**JOB**: Reproduce word for word the records from the line containing "Which is higher" through the end of the records.

(Spatial question records)
=======

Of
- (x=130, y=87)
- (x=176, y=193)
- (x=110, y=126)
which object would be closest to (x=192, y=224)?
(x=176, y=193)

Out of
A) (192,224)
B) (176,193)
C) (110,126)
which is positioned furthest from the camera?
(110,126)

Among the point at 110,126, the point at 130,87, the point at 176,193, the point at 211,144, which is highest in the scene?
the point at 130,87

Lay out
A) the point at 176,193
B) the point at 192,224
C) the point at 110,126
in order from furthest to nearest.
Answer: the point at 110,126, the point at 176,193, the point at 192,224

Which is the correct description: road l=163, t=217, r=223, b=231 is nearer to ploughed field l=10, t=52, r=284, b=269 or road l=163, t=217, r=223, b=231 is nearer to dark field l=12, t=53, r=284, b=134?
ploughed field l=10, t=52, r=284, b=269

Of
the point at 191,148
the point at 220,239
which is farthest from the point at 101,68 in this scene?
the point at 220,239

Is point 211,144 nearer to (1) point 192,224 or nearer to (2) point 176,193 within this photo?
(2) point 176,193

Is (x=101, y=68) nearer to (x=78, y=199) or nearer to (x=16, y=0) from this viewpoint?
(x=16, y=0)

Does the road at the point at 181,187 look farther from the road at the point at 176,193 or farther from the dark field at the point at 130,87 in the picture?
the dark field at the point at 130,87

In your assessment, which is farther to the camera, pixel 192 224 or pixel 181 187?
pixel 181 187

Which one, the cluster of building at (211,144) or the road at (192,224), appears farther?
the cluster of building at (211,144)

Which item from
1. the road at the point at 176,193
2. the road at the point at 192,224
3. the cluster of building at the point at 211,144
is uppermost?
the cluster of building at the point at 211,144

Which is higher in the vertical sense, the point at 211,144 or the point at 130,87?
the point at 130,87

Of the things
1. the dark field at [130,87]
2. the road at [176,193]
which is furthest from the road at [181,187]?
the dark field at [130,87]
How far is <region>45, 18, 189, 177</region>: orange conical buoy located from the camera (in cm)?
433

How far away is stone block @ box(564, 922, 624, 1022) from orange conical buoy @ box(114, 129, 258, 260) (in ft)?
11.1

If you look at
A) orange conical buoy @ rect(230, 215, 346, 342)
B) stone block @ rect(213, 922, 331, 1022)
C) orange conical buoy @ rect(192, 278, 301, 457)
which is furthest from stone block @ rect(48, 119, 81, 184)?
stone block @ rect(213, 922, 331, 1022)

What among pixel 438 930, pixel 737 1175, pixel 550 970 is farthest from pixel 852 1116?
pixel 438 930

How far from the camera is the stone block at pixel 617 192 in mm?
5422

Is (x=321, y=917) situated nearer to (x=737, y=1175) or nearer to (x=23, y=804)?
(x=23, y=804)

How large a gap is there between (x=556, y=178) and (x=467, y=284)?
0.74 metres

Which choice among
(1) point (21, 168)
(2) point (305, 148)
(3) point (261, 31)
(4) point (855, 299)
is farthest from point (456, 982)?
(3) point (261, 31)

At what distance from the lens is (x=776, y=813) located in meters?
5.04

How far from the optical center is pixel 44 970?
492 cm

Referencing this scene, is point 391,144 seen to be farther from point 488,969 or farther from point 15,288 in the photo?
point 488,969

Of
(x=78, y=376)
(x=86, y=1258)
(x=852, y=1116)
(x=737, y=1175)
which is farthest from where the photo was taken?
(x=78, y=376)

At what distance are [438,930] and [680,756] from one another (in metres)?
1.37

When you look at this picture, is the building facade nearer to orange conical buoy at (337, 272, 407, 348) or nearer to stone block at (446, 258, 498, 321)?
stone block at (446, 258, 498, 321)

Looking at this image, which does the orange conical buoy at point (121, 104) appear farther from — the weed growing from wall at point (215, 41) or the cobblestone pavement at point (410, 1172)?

=======

**CORRECT ANSWER**:
Which is higher in the vertical sense, the point at 211,144 or the point at 130,87?
the point at 130,87

Of the things
1. the dark field at [130,87]
2. the road at [176,193]
which is furthest from the road at [181,187]?
the dark field at [130,87]
How far is <region>45, 18, 189, 177</region>: orange conical buoy located from the camera (in cm)?
433

How far away is stone block @ box(564, 922, 624, 1022) from orange conical buoy @ box(114, 129, 258, 260) (in ft)?
11.1

If you look at
A) orange conical buoy @ rect(230, 215, 346, 342)
B) stone block @ rect(213, 922, 331, 1022)
C) orange conical buoy @ rect(192, 278, 301, 457)
which is furthest from stone block @ rect(48, 119, 81, 184)?
stone block @ rect(213, 922, 331, 1022)

What among pixel 438 930, pixel 737 1175, pixel 550 970 is farthest from pixel 852 1116?
pixel 438 930

How far from the camera is the stone block at pixel 617 192 in mm?
5422

Is (x=321, y=917) situated nearer to (x=737, y=1175) or nearer to (x=23, y=804)?
(x=23, y=804)

How large a gap is there between (x=556, y=178) and (x=467, y=284)?
0.74 metres

Which choice among
(1) point (21, 168)
(2) point (305, 148)
(3) point (261, 31)
(4) point (855, 299)
is farthest from point (456, 982)?
(3) point (261, 31)

At what distance from the lens is (x=776, y=813) located in meters?
5.04

How far from the optical center is pixel 44 970?
492 cm

Referencing this scene, is point 391,144 seen to be farther from point 488,969 or farther from point 15,288 in the photo?
point 488,969

Of
(x=78, y=376)
(x=86, y=1258)
(x=852, y=1116)
(x=737, y=1175)
which is farthest from where the photo was taken?
(x=78, y=376)

At what distance are [438,930] and [680,756] from one another (in metres)?
1.37

When you look at this picture, is the building facade nearer to orange conical buoy at (337, 272, 407, 348) or nearer to stone block at (446, 258, 498, 321)?
stone block at (446, 258, 498, 321)

Looking at this image, which does the orange conical buoy at point (121, 104) appear farther from — the weed growing from wall at point (215, 41) or the cobblestone pavement at point (410, 1172)?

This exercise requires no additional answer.